You saying "no, I set a standard and this does not meet it and so I'm totally going to devalue her reactions and say that they were unmerited" is really poor behaviour.

Also: people can absolutely behave differently to different people. A co-worker who is NICE AS PIE to me viciously teases a male co-worker till he gets really upset. You may not see creepy behaviour in one of your friends, but that doesn't mean they're not being a creep.
running_jumping 24th-Apr-2012 04:24 am (UTC)
Oh...some of my friends are creeps for sure. Not the point.
jamethiel_bane 24th-Apr-2012 09:47 am (UTC)
You didn't address how when you say that lot of women use the term 'creepy' to describe someone who is attracted to them that they don't like, you're actually judging and invalidating their emotional reaction. Which is a horrible thing to do.
vvalkyri 25th-Apr-2012 08:29 pm (UTC)
advances were unwelcome needs to shrug, suck it up and move on. I don't see women labelling men creeps because they say "can we go on a date". They get labelled creeps because they "express attraction" IN ADDITION TO SOME CREEPY BEHAVIOUR like not taking notice of body language, or just in a plain flat out creepy way. They don't even see what they're doing wrong, and then they are OUTRAGED that women dare say "Hey, this behaviour is not on".

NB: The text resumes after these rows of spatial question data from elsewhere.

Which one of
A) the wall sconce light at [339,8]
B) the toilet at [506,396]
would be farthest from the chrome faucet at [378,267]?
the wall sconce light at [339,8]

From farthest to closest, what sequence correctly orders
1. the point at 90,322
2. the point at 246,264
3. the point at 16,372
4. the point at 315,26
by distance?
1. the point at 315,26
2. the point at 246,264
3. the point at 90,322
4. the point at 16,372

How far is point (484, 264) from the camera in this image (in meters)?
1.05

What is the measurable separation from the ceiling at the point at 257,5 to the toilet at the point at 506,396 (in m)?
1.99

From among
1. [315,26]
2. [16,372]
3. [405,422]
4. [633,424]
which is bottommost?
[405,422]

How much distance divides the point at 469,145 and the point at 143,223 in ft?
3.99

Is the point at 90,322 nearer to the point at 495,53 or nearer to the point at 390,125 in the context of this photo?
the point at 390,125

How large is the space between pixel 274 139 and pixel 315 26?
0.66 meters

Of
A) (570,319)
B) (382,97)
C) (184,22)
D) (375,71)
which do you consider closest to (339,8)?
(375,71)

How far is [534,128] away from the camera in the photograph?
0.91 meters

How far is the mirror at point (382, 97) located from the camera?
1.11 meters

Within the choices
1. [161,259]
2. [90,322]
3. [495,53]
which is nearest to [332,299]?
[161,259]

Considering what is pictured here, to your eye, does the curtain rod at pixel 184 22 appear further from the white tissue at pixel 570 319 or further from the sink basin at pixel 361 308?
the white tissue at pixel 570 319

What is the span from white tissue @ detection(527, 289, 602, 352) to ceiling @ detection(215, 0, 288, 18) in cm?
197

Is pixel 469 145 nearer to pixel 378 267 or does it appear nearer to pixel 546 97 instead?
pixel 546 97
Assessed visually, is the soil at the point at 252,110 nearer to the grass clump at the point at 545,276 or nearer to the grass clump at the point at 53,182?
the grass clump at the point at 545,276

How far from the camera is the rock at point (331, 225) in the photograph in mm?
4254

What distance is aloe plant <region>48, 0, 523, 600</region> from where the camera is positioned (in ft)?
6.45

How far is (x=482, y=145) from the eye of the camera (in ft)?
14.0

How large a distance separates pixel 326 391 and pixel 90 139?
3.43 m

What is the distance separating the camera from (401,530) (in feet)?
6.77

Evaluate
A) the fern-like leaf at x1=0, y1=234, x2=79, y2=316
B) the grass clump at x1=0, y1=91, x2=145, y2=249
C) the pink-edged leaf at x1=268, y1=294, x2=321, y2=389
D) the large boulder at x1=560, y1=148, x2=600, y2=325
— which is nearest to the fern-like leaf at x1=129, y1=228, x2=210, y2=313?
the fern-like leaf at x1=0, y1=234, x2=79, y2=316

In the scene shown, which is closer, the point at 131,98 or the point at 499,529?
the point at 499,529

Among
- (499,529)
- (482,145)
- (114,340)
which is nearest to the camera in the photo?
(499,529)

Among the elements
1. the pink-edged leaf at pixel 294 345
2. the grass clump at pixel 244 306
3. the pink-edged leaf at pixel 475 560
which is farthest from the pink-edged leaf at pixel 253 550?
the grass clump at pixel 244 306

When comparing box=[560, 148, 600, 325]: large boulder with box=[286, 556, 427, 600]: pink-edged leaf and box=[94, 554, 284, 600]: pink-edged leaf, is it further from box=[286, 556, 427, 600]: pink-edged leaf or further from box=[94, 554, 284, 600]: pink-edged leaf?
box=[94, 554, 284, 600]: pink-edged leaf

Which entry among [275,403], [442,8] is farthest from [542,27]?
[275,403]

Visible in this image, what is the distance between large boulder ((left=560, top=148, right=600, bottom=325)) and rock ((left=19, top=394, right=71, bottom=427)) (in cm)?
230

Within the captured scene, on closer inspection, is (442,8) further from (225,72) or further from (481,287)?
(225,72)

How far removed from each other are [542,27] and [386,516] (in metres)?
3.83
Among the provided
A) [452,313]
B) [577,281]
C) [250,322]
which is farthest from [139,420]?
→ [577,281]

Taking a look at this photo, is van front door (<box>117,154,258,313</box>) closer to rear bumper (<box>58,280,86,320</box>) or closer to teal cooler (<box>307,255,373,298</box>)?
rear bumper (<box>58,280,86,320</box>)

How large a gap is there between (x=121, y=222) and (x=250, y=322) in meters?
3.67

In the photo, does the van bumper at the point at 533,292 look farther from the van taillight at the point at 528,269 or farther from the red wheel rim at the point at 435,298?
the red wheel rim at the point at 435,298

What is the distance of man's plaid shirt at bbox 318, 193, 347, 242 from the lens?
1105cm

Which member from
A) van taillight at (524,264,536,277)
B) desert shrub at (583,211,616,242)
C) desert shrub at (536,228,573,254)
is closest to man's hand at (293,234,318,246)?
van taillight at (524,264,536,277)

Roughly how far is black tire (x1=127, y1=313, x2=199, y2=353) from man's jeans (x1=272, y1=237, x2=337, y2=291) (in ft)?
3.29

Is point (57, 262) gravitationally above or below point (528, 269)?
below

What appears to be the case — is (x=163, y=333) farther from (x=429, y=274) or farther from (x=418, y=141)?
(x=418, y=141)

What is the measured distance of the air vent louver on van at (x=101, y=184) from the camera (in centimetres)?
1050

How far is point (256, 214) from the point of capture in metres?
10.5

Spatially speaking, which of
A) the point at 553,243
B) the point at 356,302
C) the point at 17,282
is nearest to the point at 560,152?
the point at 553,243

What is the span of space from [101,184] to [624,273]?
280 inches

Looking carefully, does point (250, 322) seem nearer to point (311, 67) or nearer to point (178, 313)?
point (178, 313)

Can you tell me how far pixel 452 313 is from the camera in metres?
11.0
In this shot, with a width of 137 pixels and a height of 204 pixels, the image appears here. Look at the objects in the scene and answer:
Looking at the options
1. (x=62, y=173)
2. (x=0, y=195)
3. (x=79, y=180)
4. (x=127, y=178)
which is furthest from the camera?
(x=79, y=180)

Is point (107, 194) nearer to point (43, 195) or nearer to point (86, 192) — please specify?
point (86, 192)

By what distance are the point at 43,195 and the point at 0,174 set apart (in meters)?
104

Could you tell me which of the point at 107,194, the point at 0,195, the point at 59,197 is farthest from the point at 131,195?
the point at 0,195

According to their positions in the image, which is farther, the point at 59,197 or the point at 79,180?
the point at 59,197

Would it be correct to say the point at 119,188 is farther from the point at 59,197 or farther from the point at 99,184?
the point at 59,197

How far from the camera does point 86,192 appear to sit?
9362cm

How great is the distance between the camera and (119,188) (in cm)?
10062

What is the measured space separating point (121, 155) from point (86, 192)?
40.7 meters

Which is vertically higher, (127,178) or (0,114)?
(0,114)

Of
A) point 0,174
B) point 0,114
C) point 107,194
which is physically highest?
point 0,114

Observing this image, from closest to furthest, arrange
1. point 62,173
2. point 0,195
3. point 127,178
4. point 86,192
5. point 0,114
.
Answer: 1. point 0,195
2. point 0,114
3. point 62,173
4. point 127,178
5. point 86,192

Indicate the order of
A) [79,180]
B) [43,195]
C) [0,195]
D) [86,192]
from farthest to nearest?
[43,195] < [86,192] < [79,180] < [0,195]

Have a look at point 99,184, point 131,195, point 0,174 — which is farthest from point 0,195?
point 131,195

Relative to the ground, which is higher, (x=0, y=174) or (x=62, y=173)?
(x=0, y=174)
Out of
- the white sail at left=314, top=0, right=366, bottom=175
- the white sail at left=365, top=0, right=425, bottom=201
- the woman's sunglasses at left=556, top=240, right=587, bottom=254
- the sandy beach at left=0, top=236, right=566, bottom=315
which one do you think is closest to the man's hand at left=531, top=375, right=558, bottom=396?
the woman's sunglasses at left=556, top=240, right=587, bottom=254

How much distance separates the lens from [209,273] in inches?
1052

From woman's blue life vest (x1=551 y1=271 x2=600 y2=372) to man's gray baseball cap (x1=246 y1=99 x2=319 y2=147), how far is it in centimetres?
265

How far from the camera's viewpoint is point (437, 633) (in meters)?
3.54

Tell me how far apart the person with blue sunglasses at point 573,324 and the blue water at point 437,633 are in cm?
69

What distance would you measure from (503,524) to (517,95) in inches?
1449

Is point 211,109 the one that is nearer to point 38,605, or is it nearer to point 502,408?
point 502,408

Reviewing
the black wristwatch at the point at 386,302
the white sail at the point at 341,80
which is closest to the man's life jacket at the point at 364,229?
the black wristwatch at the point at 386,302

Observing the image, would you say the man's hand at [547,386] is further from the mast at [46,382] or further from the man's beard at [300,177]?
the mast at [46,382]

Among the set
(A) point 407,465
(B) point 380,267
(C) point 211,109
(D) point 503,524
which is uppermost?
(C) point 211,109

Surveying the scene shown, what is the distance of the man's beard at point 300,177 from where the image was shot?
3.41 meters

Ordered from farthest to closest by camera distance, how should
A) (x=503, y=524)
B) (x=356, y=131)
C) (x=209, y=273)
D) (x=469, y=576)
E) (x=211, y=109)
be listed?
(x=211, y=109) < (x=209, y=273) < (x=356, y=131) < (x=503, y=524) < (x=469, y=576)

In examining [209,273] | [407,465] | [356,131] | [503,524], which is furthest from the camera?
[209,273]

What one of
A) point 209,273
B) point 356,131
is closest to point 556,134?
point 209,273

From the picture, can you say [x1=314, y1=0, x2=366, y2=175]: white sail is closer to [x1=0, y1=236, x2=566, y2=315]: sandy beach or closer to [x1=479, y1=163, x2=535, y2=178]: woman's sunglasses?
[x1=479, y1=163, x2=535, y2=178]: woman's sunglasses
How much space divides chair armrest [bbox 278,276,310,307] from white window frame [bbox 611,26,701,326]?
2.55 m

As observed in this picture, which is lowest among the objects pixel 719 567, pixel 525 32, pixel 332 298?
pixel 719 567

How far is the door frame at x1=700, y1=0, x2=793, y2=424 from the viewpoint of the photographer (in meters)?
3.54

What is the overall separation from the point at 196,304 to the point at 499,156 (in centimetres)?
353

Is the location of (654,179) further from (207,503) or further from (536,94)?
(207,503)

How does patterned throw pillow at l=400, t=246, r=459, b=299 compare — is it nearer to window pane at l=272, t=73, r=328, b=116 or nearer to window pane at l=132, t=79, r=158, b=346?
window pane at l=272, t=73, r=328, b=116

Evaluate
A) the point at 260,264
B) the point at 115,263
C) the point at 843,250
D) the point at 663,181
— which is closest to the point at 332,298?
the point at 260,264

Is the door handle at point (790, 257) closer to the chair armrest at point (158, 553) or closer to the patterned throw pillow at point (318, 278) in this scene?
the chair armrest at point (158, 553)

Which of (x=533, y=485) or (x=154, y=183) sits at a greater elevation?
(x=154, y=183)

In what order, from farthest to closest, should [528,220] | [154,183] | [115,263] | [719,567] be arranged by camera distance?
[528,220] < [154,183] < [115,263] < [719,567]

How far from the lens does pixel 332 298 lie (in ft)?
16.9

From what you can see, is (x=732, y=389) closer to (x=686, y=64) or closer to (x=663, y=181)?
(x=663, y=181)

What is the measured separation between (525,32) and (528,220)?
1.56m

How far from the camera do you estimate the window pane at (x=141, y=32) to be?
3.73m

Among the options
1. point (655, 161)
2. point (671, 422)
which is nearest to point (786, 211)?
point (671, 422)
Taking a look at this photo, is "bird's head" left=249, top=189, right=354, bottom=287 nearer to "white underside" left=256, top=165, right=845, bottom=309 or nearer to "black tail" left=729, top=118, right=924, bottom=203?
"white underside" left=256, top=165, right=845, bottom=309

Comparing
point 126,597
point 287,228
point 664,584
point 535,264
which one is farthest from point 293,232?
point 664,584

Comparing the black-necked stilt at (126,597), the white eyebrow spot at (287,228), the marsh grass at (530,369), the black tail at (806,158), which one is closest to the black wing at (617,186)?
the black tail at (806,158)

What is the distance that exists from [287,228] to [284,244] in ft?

How do you teach this part?
jamethiel_bane 25th-Apr-2012 09:18 pm (UTC)
As a serious question? My parents worked really hard with both me and my brother--they consistently and ALWAYS said "You have a duty not to make other people uncomfortable" and "You need to think of other people". My brother has a stronger personality than I do and got an additional round of "Your wishes do not take precedence over other people's. Do not steam-roller other people. LISTEN TO THEM."

Also, I would like to see this explicitly taught in schools: "You do not have a right to another person's company," or "For god's sake, think about where you are, and what you're doing as you approach another person! Be aware that you don't threaten them!"

It'd be a start.
vvalkyri 25th-Apr-2012 09:35 pm (UTC)
The people I'm dealing with try to treat interpersonal interaction like computer programming. They know what doesn't bother them, and don't understand that it might bother a girl, ferex. The first question they would ask in response to "you have a duty not to make other people uncomfortable would be "Okay, I'm trying, but I seem to still be making other people uncomfortable, even when it seemed like they liked me.

And re you need to think of other people, well, one of the most likely ways for me to be creeped out by one particular guy is that he does. to the point where at one point I figured he was mentally rehashing every conversation I ever had near him. Essentially what this commenter's talking about.

So basically, the "goes after what he wants and women are only objects" creepy I've got some idea how to address, or the kind referenced above with 'keep putting in kindness tokens and sex falls out' but I'm having trouble trying to get across how to better read body language or how paying too much attention (e.g. how do you define a creepy look) is creepy, too.
jamethiel_bane 25th-Apr-2012 11:45 pm (UTC)
It seems like you're talking about people who have significant difficulty with personal interaction, to the point where it's actually a constant problem. I don't think it's a boilerplate approach--you kind of have to tailor it to individual people.

I don't really have answers. I did have one friend like that at uni--I basically dealt with it by Telling Him every single damn time he was creepy towards me, with what he was doing that creeped me out. Nice guy, but a hell of a lot of work and it was kind of exhausting to be around because you just couldn't trust him not to be inappropriate--and there was a lot of stuff I let slide because I just didn't know how to say it. He did appear to learn, though. These days, I have a lot less tolerance and just tend not to hang around people who constantly creep me out, whether it's a function of privilege or just not grokking social interaction.

I'm not a charity, y'know? Friends shouldn't exhaust me and make me constantly be on my guard against them. *shrug* Even if it's not their fault. And thankfully, I'm not working with anyone that clueless.